=== Exercise materials ===
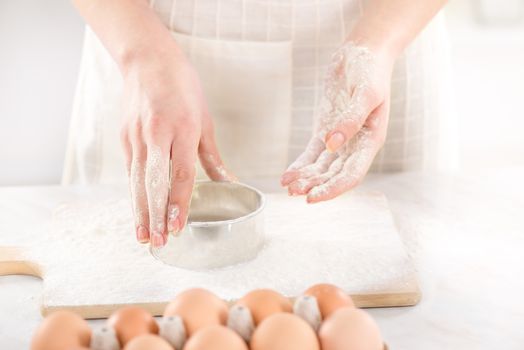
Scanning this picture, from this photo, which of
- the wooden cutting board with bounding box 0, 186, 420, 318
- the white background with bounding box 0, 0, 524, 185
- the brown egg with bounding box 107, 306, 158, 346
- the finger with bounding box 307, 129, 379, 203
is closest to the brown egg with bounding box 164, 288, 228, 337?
the brown egg with bounding box 107, 306, 158, 346

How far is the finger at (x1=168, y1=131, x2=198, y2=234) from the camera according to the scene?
1049 millimetres

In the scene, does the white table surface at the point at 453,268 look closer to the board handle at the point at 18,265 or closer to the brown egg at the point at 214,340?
the board handle at the point at 18,265

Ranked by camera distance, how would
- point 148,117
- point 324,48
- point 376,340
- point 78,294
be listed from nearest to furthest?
point 376,340 < point 78,294 < point 148,117 < point 324,48

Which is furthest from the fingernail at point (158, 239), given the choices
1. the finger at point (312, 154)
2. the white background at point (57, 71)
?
the white background at point (57, 71)

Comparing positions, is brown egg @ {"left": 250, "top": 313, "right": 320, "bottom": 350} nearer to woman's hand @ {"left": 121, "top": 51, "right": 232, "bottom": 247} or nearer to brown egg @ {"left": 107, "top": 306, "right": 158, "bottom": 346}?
brown egg @ {"left": 107, "top": 306, "right": 158, "bottom": 346}

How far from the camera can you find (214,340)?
74 centimetres

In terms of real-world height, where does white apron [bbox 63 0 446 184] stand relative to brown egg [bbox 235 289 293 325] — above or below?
above

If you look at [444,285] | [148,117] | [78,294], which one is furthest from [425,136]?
[78,294]

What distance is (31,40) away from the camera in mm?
3064

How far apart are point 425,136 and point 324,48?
0.28 meters

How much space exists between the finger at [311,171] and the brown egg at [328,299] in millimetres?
339

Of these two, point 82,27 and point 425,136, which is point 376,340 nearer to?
point 425,136

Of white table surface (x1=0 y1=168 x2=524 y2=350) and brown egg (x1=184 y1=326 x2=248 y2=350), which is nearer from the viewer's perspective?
brown egg (x1=184 y1=326 x2=248 y2=350)

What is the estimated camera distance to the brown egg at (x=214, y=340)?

=== The problem ===
Return all of the items above word for word, leaving out the pictures.

=== Output for this exercise ===
Scanning this picture, from this photo, which of
- the wooden cutting board with bounding box 0, 186, 420, 318
- the white background with bounding box 0, 0, 524, 185
- the brown egg with bounding box 107, 306, 158, 346
- the finger with bounding box 307, 129, 379, 203
is closest to the brown egg with bounding box 164, 288, 228, 337?
the brown egg with bounding box 107, 306, 158, 346

How far is the finger at (x1=168, y1=131, x2=198, y2=234) from the camera according to the scene?
1049 millimetres

In the scene, does the white table surface at the point at 453,268 look closer to the board handle at the point at 18,265 or closer to the brown egg at the point at 214,340?
the board handle at the point at 18,265

Ranked by camera distance, how would
- point 148,117
- point 324,48
- point 376,340
- point 78,294
be listed from nearest to furthest?
point 376,340 < point 78,294 < point 148,117 < point 324,48

Which is furthest from the fingernail at point (158, 239), given the choices
1. the finger at point (312, 154)
2. the white background at point (57, 71)
?
the white background at point (57, 71)

Comparing positions, is brown egg @ {"left": 250, "top": 313, "right": 320, "bottom": 350} nearer to woman's hand @ {"left": 121, "top": 51, "right": 232, "bottom": 247} or nearer to brown egg @ {"left": 107, "top": 306, "right": 158, "bottom": 346}?
brown egg @ {"left": 107, "top": 306, "right": 158, "bottom": 346}

How far from the camera can you find (214,340)?
74 centimetres

In terms of real-world height, where does white apron [bbox 63 0 446 184] stand relative to brown egg [bbox 235 289 293 325] — above or below?
above

If you look at [444,285] | [148,117] | [78,294], which one is furthest from [425,136]?
[78,294]

What distance is (31,40) away from the camera in mm?
3064

How far apart are point 425,136 and point 324,48?
0.28 meters

How much space exists between the finger at [311,171] and the brown egg at [328,299] in millimetres?
339

Of these two, point 82,27 and point 425,136, which is point 376,340 nearer to?
point 425,136

Of white table surface (x1=0 y1=168 x2=524 y2=350) and brown egg (x1=184 y1=326 x2=248 y2=350), which is nearer from the viewer's perspective?
brown egg (x1=184 y1=326 x2=248 y2=350)

What is the estimated camera distance to the brown egg at (x=214, y=340)?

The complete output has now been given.